#### [Passage to read]
She feels like she was born with an interest in ecology, so it's fair to say that it's a lifelong passion that has led her to enrolling in the Blue Ridge Naturalist Certificate Program at the North Carolina Arboretum.
"I like to keep my mind active, and this is a good way to do it," says Arbuckle, who adds that she also likes to meet people with similar interests.
The study course at the Arboretum keeps her busy when she is not volunteering at Bullington Gardens, where she maintains a native woodland garden, and has started a rain garden and a sunny meadow area with fellow volunteers.
At home in Flat Rock, where she has lived since 1997, she has indulged her love for native species of this area — all while reducing lawn maintenance issues.
"Over the years I've taken out all the grass and replaced it with native plants," she says.
Her yard is registered as a Backyard Wildlife Habitat with the National Wildlife Federation.
A 1,500-gallon cistern that she had installed stores rainwater, as a supplement during dry spells.
At 83, Arbuckle is not only busy getting her hands dirty, she is pursuing a longtime interest in fiber arts this spring by taking another class in weaving at the John C. Campbell Folk School — this time on making Scandinavian kitchen towels.
Her love of weaving started when her late husband's mother gave her an old Appalachian-made coverlet made in Arkansas.
"Later on, I became interested in ethnic weavings," she says.
Displayed in her home are weavings collected during travels in Guatemala, Bolivia, and Panama, as well as pieces from Uzbekistan and Turkmenistan, from a Silk Road trip she once took.
In the early 1950s, after graduating from Mary Washington College in Virginia with a degree in chemistry, Arbuckle worked doing fiber analysis for the FBI.
"We mostly worked with police evidence," she says. "We examined things like an assailant's hair on a victim's clothing."
With a daughter, and a son and three granddaughters living in Florida, Arbuckle—who is soft-spoken about her life and experience—is focused on family.
The artwork of her daughter, a ceramic artist living in Los Angeles, graces areas of Arbuckle's home, along with the woven pieces she has collected on her travels.
She fondly recalls hiking the Inca Trail for her 60th birthday, and walking tours in Switzerland and Britain.
Of all the things she's accomplished, Arbuckle seems most proud of the work she did as president of the Women's Club in Robbinsville, when she lived there 20 years ago.
Her work with the club to launch a recycling program garnered the Governor's Award for Graham County in 1992.
"We set up regular recycling days," she says. "The Women's Club members also made reusable shopping bags."
These days, she keeps her interest in conserving resources by volunteering with the Unitarian Universalist Fellowship's "Green Team," which recently completed an energy audit.

#### [Questions to answer]
1. From the Arbuckle profile, print the words from "At 83, Arbuckle" to "she once took.".
2. According to the Arbuckle profile, which countries did the weavings displayed in her home come from? List them all.
3. Answer these questions from the Arbuckle profile:
(a) Since what year has she lived in Flat Rock?
(b) How many gallons does her cistern hold?
(c) What award did her club's recycling program win?

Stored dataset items
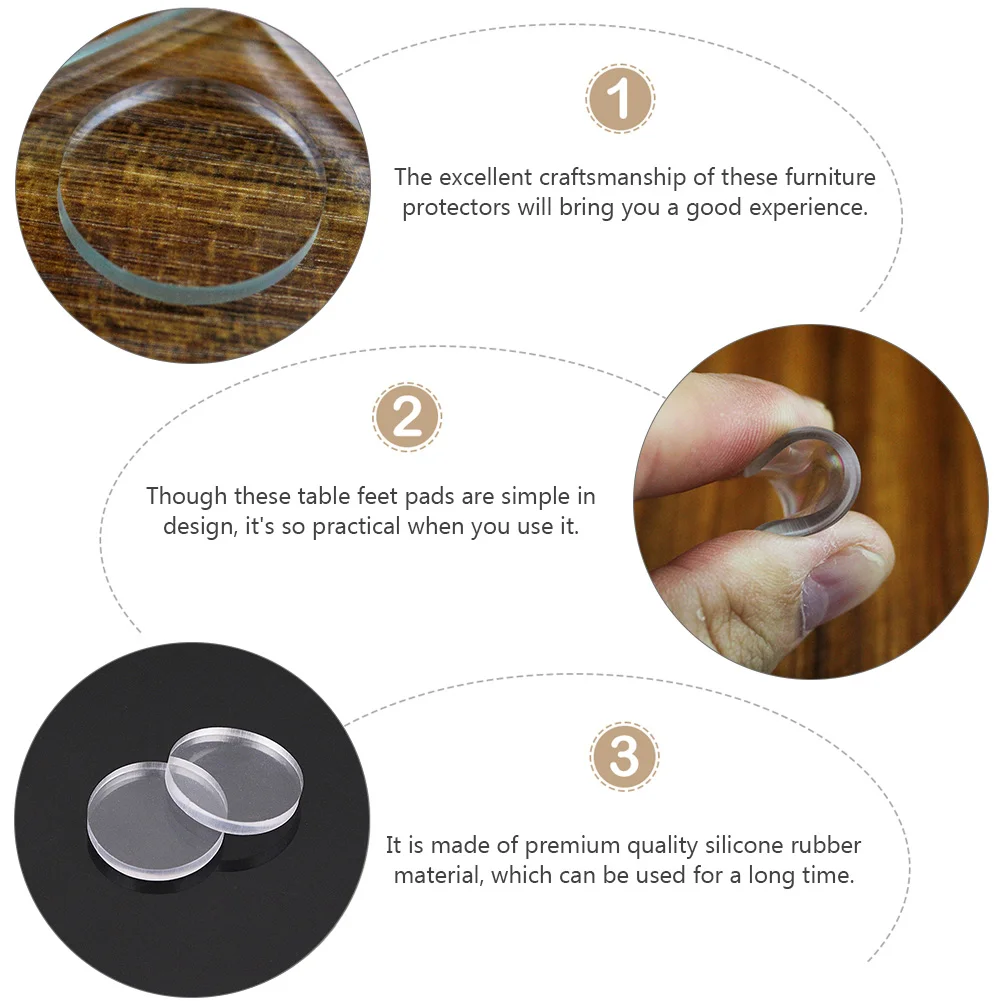 1

The excellent craftsmanship of these furniture protectors will bring you a good experience.

2

Though these table feet pads are simple in design, it's so practical when you use it.

3

It is made of premium quality silicone rubber material, which can be used for a long time.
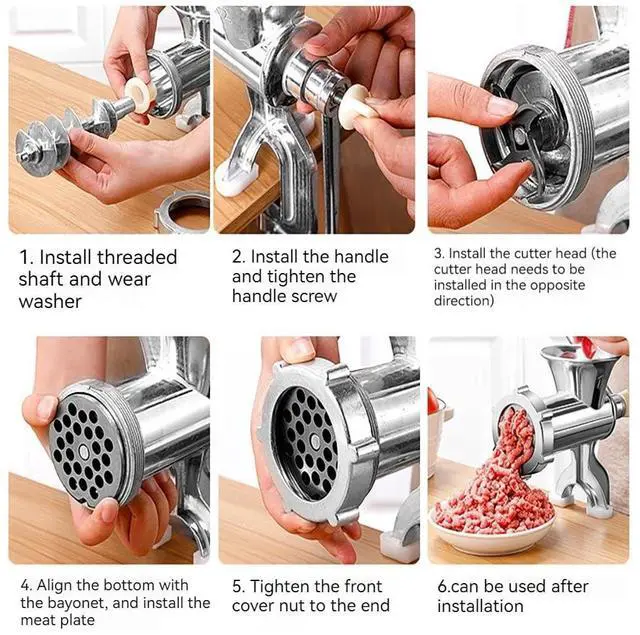 1. Install threaded shaft and wear washer

2. Install the handle and tighten the handle screw

3. Install the cutter head (the cutter head needs to be installed in the opposite direction)

4. Align the bottom with the bayonet, and install the meat plate

5. Tighten the front cover nut to the end

6.can be used after installation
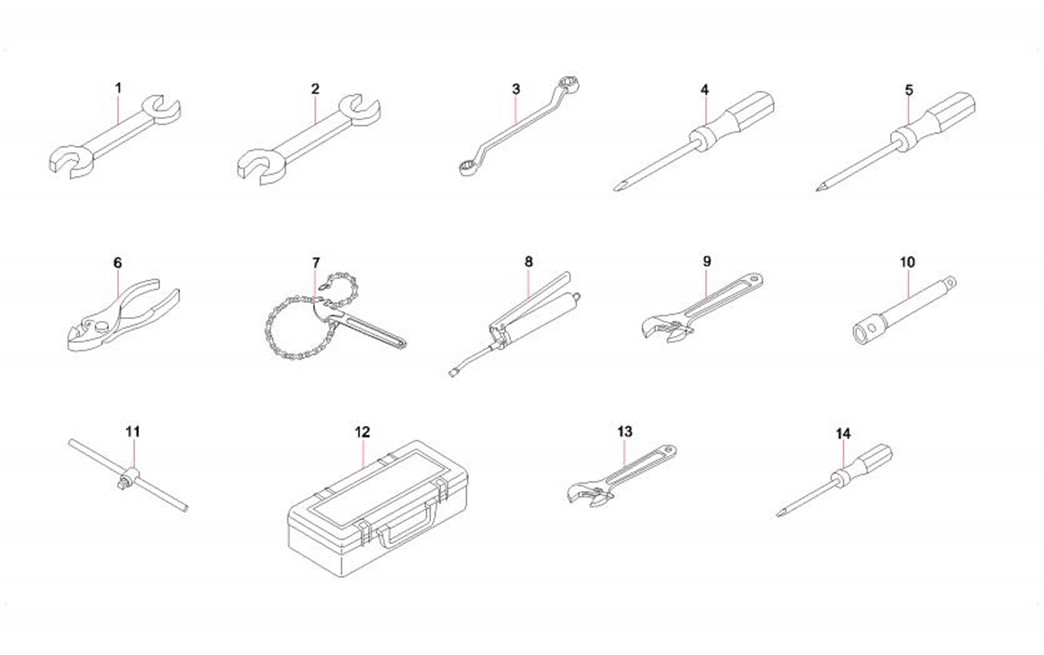 1
2
3
4
5
6
7
8
9
10
11
12
13
14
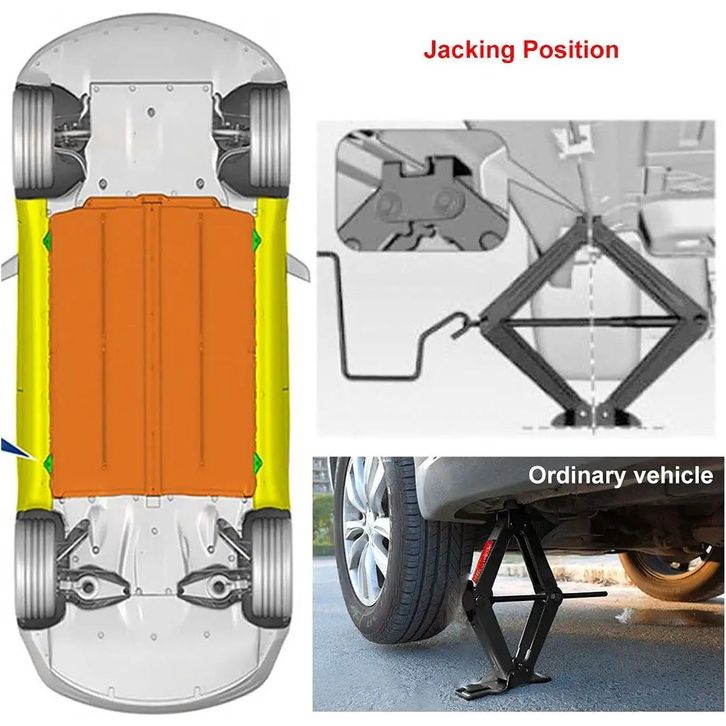 Jacking Position

Ordinary vehicle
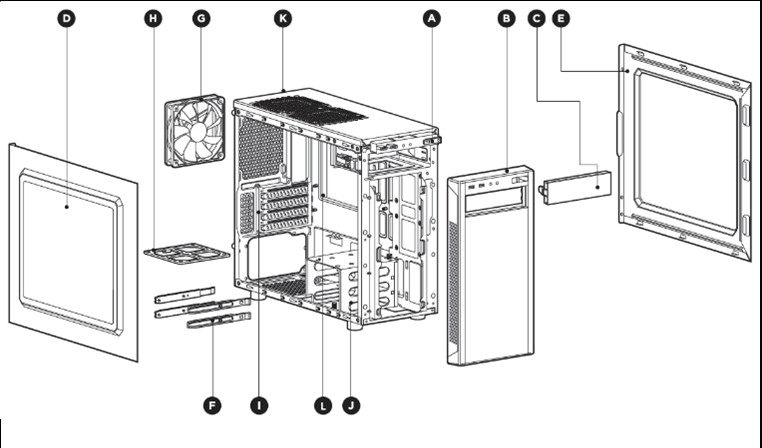 D
H
G
K
A
B
C
E
F
I
L
J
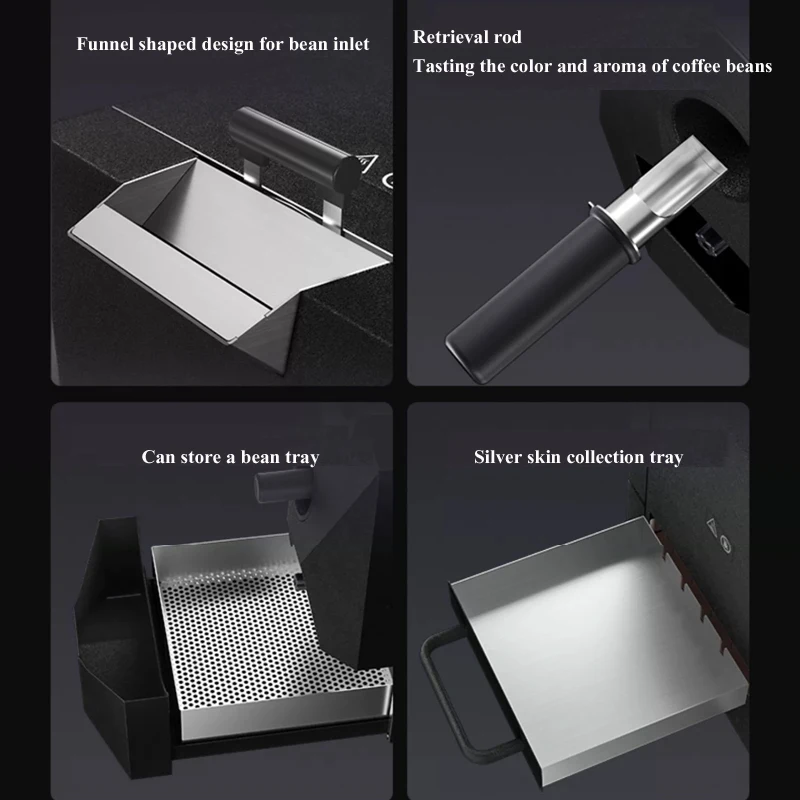 Funnel shaped design for bean inlet

Retrieval rod
Tasting the color and aroma of coffee beans

Can store a bean tray

Silver skin collection tray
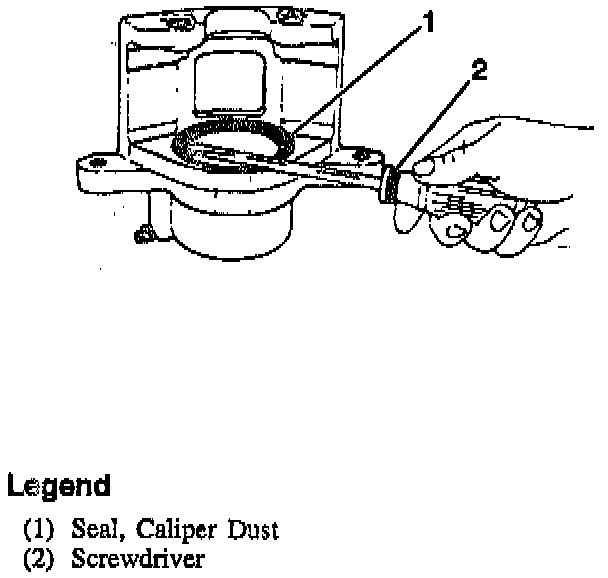 1
2

Legend
(1) Seal, Caliper Dust
(2) Screwdriver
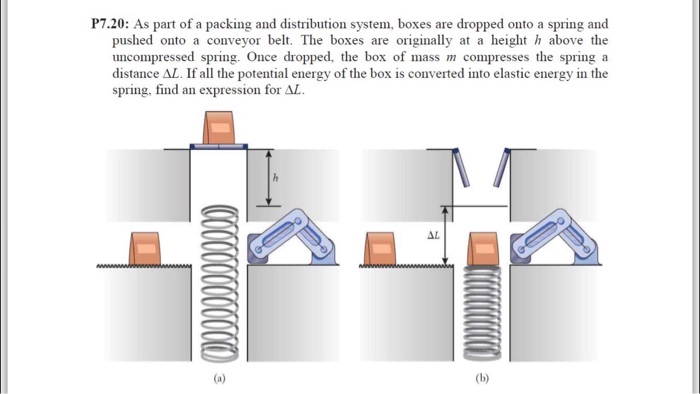 **P7.20:** As part of a packing and distribution system, boxes are dropped onto a spring and pushed onto a conveyor belt. The boxes are originally at a height $h$ above the uncompressed spring. Once dropped, the box of mass $m$ compresses the spring a distance $\Delta L$. If all the potential energy of the box is converted into elastic energy in the spring, find an expression for $\Delta L$.

$h$

$\Delta L$

(a)

(b)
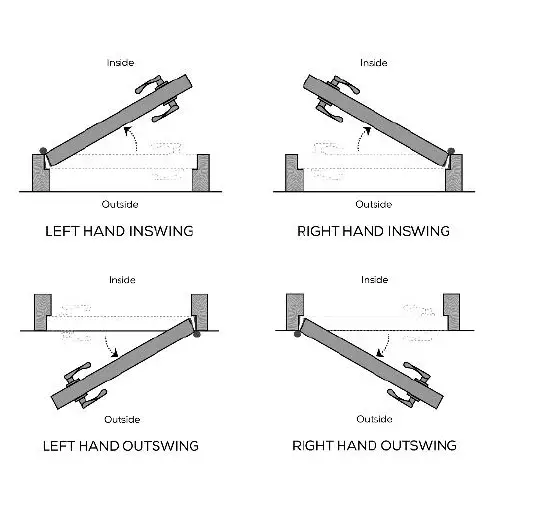 Inside

Outside

LEFT HAND INSWING

Inside

Outside

RIGHT HAND INSWING

Inside

Outside

LEFT HAND OUTSWING

Inside

Outside

RIGHT HAND OUTSWING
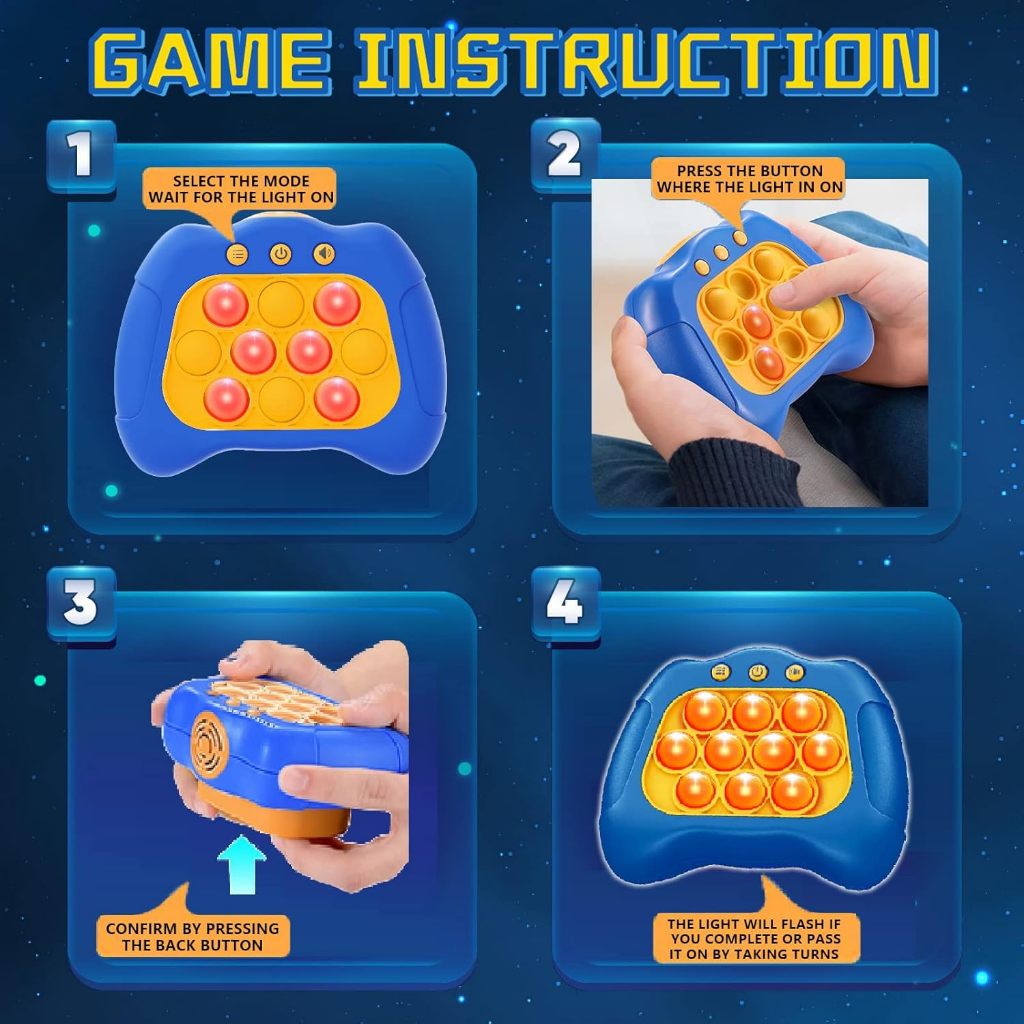 GAME INSTRUCTION

1

SELECT THE MODE WAIT FOR THE LIGHT ON

2

PRESS THE BUTTON WHERE THE LIGHT IN ON

3

CONFIRM BY PRESSING THE BACK BUTTON

4

THE LIGHT WILL FLASH IF YOU COMPLETE OR PASS IT ON BY TAKING TURNS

#### [Response list]
1.
At 83, Arbuckle is not only busy getting her hands dirty, she is pursuing a longtime interest in fiber arts this spring by taking another class in weaving at the John C. Campbell Folk School — this time on making Scandinavian kitchen towels.
Her love of weaving started when her late husband's mother gave her an old Appalachian-made coverlet made in Arkansas.
"Later on, I became interested in ethnic weavings," she says.
Displayed in her home are weavings collected during travels in Guatemala, Bolivia, and Panama, as well as pieces from Uzbekistan and Turkmenistan, from a Silk Road trip she once took.

2.
Guatemala
Bolivia
Panama
Uzbekistan
Turkmenistan

3.
(a) 1997
(b) 1,500 gallons
(c) The Governor's Award for Graham County in 1992